### TEXT SEGMENT
=-=-=-=-=

Were it me, I would add another 2 TB, recognizing that I might be pushing them into real aggressiveness. But at least it would be confined to the species, and that is their nature. It's when such fish lash out at other species that I am bothered, and in such cases I always remove the offenders.

Substrate fish could include some of the medium catfish. My fear would be that mentioned above, getting harassed by the TB. And this is something of an unknown, as fish can behave differently.


----------



## Misomie (Mar 12, 2012)

I have a barb tank also (they are so cute ^^). I keep mine with danios and they get along great. However, more space might be required as they like to swim from one side to the other. 

I've tried a peaceful bottom fish before, but my barbs would flush him to the upper areas of the tank and the danios would then chase him. (I returned the catfish already)

Make sure you get a bottom fish that can hold its own against them or is too threatening looking to charge.


----------



## Restricted Evidence (Jun 13, 2011)

Byron said:


> Were it me, I would add another 2 TB, recognizing that I might be pushing them into real aggressiveness. But at least it would be confined to the species, and that is their nature. It's when such fish lash out at other species that I am bothered, and in such cases I always remove the offenders.
> 
> Substrate fish could include some of the medium catfish. My fear would be that mentioned above, getting harassed by the TB. And this is something of an unknown, as fish can behave differently.


Hmm, I do not want them to be too aggressive(to the point of physical injuries). I do have many plastic plants though for hiding and I have watched them use the plants to hide. Would 6 still be too few?


----------



## Restricted Evidence (Jun 13, 2011)

Misomie said:


> I have a barb tank also (they are so cute ^^). I keep mine with danios and they get along great. However, more space might be required as they like to swim from one side to the other.
> 
> I've tried a peaceful bottom fish before, but my barbs would flush him to the upper areas of the tank and the danios would then chase him. (I returned the catfish already)
> 
> Make sure you get a bottom fish that can hold its own against them or is too threatening looking to charge.


What size tank do you have them in?

I think they are cute too ^^ But I also wanted to try semi-aggressive fish.


----------



## Adamson (Feb 5, 2012)

Tiger barbs aren't that aggressive, in my opinion any fish can deal with them. I have not seen any form of fin nipping from my shoal of them. I added a large Bala Shark for one night and he messed with one of the Tiger barbs, I woke up the next morning and one was missing its fins.

=-=-=-=-=

### MATERIAL

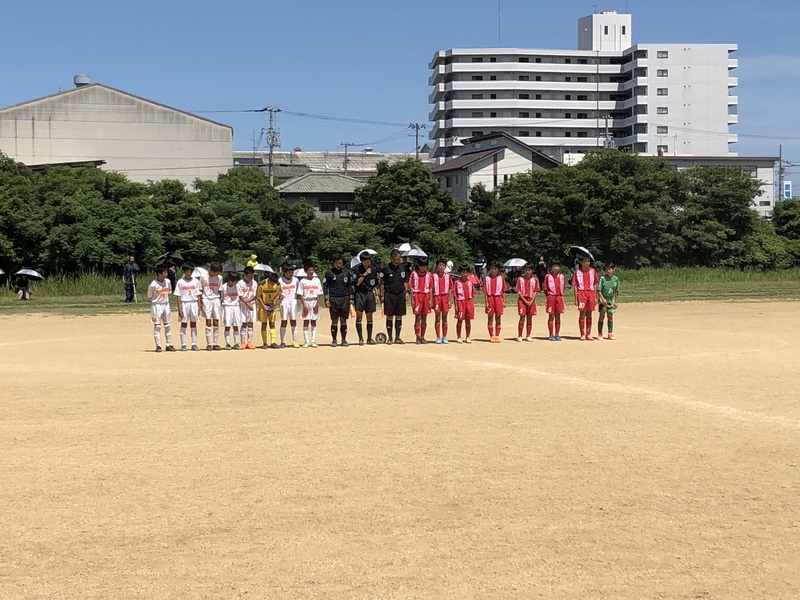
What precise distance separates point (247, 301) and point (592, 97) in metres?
96.5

=-=-=-=-=

Continue the tiger barb thread from its last sentence. The material has no connection to the tiger barb thread.

### RESULT FOR THIS EXERCISE
They chase each other around and it is fun to watch.
Nothing like my Red Devil though, who definitely keeps the gold fishes fins "in-check" haha.


----------



## Restricted Evidence (Jun 13, 2011)

Adamson said:


> Tiger barbs aren't that aggressive, in my opinion any fish can deal with them. I have not seen any form of fin nipping from my shoal of them. I added a large Bala Shark for one night and he messed with one of the Tiger barbs, I woke up the next morning and one was missing its fins.
> They chase each other around and it is fun to watch.
> Nothing like my Red Devil though, who definitely keeps the gold fishes fins "in-check" haha.


What size is your tank though? How many are in your shoal?


----------



## Byron (Mar 7, 2009)

Adamson said:


> Tiger barbs aren't that aggressive, in my opinion any fish can deal with them. I have not seen any form of fin nipping from my shoal of them. I added a large Bala Shark for one night and he messed with one of the Tiger barbs, I woke up the next morning and one was missing its fins.
> They chase each other around and it is fun to watch.


This doesn't always hold. Various factors affect how a fish behaves, as it responds to the environment and other fish. All we can do is understand the scientific facts and avoid taking risks, if we want our fish to be healthy.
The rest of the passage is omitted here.